Como frequentemente sucede em Cesário Verde, irrompem, na cidade, breves
apontamentos camprestes, como sucede com os “Quintalórios velhos com parreiras”,
associados à “gente pobrezita”. O próprio observador, inspirado pelo bucolismo,
“a friagem (…) / Os ares, o caminho”, afirma que lhe sabe a “campo, a lenha, a
agricultura”.
4.
Neste excerto são notórios os contrastes
sociais, patentes na humildade dos trabalhadores braçais face aos ociosos ou à
“actrizita”, envolta no seu casaco à russa. A profissão desta última permite ao
eu poético inserir nesta descrição diurna e solar (“Vibra uma imensa claridade
crua.”) um apontamento noturno (“A actriz que tanto cumprimento / E a quem, à
noite, na plateia, atraio / Os olhos lisos como polimento!”).
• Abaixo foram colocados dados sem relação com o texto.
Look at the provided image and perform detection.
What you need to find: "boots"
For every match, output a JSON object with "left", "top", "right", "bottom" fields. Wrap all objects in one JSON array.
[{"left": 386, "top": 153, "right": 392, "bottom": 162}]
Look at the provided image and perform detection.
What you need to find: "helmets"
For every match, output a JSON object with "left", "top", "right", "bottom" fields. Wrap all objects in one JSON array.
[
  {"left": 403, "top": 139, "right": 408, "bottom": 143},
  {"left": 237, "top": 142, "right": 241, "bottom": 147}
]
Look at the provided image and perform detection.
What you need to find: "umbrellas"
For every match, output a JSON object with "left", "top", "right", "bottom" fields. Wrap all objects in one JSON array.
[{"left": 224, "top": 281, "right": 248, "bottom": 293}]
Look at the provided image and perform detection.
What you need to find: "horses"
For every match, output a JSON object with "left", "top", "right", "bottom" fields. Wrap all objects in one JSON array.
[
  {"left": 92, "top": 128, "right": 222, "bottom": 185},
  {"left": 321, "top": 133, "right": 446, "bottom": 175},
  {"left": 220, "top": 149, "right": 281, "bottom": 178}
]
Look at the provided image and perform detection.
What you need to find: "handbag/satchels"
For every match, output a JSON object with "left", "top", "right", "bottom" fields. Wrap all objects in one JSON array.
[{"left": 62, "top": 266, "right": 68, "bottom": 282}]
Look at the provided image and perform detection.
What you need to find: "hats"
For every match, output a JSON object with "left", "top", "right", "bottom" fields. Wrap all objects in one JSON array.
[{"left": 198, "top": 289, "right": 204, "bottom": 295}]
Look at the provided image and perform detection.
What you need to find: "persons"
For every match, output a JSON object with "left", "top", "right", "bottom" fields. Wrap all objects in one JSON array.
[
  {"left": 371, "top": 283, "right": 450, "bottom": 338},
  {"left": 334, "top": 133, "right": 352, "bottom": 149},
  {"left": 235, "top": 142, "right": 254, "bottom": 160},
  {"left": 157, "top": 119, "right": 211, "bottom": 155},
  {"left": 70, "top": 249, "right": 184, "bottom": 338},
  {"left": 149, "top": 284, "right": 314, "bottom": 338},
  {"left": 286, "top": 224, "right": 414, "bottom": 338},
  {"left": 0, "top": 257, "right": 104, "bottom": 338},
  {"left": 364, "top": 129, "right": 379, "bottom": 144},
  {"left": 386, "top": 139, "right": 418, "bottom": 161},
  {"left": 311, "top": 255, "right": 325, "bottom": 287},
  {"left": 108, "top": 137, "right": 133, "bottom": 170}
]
Registe-se, por
último, a oposição entre a cidade e o campo, que podemos inferir na “longa rua”
que está a ser calcetada e nos “barracões de gente pobrezita”, que ainda mantêm
uns “quintalórios velhos com parreiras”.
5.
O poema abunda em sensações visuais, olfativas,
táteis, auditivas e de movimento. A visão é convocada pelas notações
atmosféricas, como “Uma imensa claridade crua”, “o descoberto Sol”, “as poças
de água” que refletem a “molhada casaria”, e cujos “charcos brilham”; bem como pelas descrições
dos calceteiros, “terrosos” (…), dos corpos das peixeiras, da “actrizita” e dos
quintalórios. Há sensações táteis nas “calosas mãos gretadas”, olfativas no
cheiro “a fogo, a sílex, a ferragem” e de paladar no sabor “a campo, a lenha, a
agricultura”. As inúmeras sensações de movimento das classes trabalhadoras (as
peixeiras que “dão aos rins”, os calceteiros e os cavadores no seu labor surgem
em contraponto com a lentidão do mestre e a súbita aparição da atriz:
“bruscamente”). Se as peixeiras, numa notação auditiva, “gritam”, o ferro e a
pedra “retinem alto pelo espaço fora / Com choques rijos, ásperos, cantantes”.
Esta abundância sensorial é referida pelo eu poético, quando afirma “Lavo,
refresco, limpo os meus sentidos. / E tangem-me, excitados, sacudidos, / O
tacto, a vista, o ouvido, o gosto, o olfacto!”.
6.
O texto pode ser dividido em três partes. Na
primeira, que se conclui na sexta estrofe (inclusive), o eu poético descreve o
tempo atmosférico, o labor dos calceteiros e o cenário (quintais, alvenaria)
que os circunda. Na segunda, circunscrita entre a sétima e a décima primeira
estrofes, surge claramente, graças à irrupção do pronome pessoal eu e de formas verbais conjugadas na
primeira pessoa (Lavo, refresco, limpo, tangem-me, pede-me…), o sujeito poético
implica-se no texto e no cenário e inscreve o seu corpo, que deambula, entre os
dos restantes figurantes (“(…) um pára enquanto eu passo”). A partir da décima
segunda estrofe, surge, introduzida pelo advérbio bruscamente, uma nova figura, que contrasta ainda mais com as
anteriores, a atriz, que, “desempenhando o seu papel na peça” pisa o chão que
os calceteiros ainda não pavimentaram. Esse contraste, de género
(masculino/feminino), de proveniência (rural/urbano), de tipologia de trabalho (braçal/não
braçal) e de classe (povo/burguesia) surge marcado pela conjunção porém.